Activity | List each line of the data that holds the word "annotators".

Dataset entries |
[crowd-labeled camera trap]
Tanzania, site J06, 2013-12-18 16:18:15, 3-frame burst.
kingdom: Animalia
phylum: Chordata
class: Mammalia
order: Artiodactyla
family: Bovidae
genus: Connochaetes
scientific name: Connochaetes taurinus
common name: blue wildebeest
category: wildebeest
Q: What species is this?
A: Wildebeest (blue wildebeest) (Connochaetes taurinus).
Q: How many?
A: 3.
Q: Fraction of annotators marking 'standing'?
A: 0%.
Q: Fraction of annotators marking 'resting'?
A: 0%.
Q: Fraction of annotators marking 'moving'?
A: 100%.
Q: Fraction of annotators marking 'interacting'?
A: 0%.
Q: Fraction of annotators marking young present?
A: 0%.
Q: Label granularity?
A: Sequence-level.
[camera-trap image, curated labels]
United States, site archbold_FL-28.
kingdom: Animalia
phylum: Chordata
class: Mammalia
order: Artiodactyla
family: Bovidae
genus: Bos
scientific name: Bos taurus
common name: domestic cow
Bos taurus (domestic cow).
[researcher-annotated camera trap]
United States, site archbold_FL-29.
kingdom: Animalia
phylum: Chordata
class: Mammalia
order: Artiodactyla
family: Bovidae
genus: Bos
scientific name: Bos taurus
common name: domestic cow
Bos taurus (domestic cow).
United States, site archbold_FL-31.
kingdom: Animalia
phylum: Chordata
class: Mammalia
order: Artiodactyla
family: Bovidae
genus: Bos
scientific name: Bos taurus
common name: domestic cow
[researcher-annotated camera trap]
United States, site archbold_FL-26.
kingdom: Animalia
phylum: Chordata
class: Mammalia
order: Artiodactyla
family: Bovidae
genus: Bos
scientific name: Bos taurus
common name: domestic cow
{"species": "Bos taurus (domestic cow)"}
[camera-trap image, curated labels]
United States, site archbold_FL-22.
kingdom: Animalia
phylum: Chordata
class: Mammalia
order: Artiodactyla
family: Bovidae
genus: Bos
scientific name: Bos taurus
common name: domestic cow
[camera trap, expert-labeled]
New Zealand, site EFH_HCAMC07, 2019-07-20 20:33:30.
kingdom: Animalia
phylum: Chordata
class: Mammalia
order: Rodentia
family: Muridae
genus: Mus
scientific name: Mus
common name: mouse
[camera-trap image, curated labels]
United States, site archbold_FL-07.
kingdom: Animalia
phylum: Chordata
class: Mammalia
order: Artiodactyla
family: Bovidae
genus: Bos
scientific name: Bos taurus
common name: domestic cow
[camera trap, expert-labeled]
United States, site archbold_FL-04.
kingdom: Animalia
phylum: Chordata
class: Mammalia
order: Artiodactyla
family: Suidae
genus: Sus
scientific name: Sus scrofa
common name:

Task solution |
Q: Fraction of annotators marking 'standing'?
Q: Fraction of annotators marking 'resting'?
Q: Fraction of annotators marking 'moving'?
Q: Fraction of annotators marking 'interacting'?
Q: Fraction of annotators marking young present?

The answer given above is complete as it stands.